In de afzondering van het buitenland, In de schoot van saaie vrede,
In de angst voor een vurig gevecht, houd me, mijn talisman.
Heilig zoet bedrog, het magische licht van souls. Het verborg, veranderde.
Houd mij, mijn talisman. Laat het voor altijd de wonden van het hart
zijn, het zal de herinnering niet smelten. Tot ziens, hoop, slaap, begeerte.
Houd mij, mijn talisman.
Allen die me ooit kwaad hadden gedaan en woedend stenen op mijn rug
gooiden, die lasterden,
ik vergeef ze.
Wie gaf mij niet in een bitter uur de hand. En wie heeft vernederd,
ik vergeef jou.
Vergevensgezind, maak ik mijn het hart schoon.
Ik vergeef degenen
mijn liefde beschoten, met een dunne spies , die veroordeeld, gefluisterd
achter mijn rug. Het hart is gebroken, maar toch zit er graan in
en daarom zal het in de lente ontkiemen.
Ik betaal je niet met dezelfde munt terug, ik wil mijn hart niet bederven
met last van haat. Ik respecteer je niet, ik hou niet van, maar ik zweer het
niet, ik red geen grieven, ik veracht het niet. Eenvoudig,
ik vergeef je.
Ik ben blij dat ik je kan vergeven, geen plannen om wraak te nemen.

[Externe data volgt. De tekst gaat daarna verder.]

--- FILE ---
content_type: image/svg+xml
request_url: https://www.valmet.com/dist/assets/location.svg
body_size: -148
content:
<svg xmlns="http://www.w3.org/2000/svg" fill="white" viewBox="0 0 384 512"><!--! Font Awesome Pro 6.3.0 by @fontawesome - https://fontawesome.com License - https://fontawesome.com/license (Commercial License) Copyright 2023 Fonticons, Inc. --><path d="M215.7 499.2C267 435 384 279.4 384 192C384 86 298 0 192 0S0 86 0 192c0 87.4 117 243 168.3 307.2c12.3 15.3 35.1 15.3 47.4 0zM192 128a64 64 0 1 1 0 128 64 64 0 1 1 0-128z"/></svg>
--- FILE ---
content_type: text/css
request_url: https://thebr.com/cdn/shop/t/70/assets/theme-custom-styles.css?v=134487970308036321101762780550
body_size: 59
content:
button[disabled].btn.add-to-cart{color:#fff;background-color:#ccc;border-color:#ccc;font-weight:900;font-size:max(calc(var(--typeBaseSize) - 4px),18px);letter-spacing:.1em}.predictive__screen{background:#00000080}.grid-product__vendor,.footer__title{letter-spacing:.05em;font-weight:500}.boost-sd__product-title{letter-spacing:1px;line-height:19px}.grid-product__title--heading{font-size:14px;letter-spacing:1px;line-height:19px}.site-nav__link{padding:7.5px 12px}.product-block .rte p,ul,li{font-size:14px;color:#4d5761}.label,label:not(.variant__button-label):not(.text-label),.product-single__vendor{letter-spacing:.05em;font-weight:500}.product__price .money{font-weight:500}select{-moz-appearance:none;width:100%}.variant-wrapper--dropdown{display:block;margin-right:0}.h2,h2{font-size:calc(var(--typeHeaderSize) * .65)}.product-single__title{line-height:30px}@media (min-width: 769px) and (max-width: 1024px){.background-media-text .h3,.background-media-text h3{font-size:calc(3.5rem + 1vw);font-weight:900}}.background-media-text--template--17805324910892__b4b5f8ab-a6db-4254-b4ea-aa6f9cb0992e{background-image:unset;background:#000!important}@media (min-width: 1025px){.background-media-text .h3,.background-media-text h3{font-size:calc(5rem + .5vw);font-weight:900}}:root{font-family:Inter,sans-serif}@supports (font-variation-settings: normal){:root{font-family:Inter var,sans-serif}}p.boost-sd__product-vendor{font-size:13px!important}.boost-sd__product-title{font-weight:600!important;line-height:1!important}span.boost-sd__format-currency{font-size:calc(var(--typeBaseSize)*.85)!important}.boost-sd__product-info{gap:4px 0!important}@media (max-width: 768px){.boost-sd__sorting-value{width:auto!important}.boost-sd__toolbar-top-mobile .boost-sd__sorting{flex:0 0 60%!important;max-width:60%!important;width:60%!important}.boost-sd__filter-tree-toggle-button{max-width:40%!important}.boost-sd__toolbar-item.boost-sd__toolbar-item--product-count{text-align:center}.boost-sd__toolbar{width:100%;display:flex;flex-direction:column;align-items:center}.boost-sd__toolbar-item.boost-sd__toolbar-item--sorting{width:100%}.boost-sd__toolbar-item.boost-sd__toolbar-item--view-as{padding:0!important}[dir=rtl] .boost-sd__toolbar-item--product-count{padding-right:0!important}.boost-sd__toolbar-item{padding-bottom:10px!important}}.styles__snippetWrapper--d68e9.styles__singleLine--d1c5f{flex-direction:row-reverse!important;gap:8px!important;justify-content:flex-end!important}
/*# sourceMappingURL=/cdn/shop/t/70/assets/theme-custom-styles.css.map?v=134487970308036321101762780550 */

Heeft niemand van jullie beledigd. En, haat voor mij, in mijn hart van
het houden, je zult me nog lang herinneren. En ik vergaf je allemaal,
en ik vergat het. Ik wil mijn overtreders vertellen. Wie was wreed
tegen mij, en onverbiddelijk. Dat, ondanks lage motieven, die je niet kon
verbergen, ik zal je mijn hele leven bedanken. je bent mijn vijanden niet.
Mijn leraren ben jij ...
Er is een tovenares haar naam is winter.
Ze is gekomen, verspreid in bosjes.Zij hing aan de takken van eiken,
heeft golvende tapijten gelegd. Tussen velden rondom heuvels.
Met een roerloze rivier in vergelijking met een mollige lijkwade.
De vorst glinsterde en we zijn blij met de winter. Winter rekwisieten.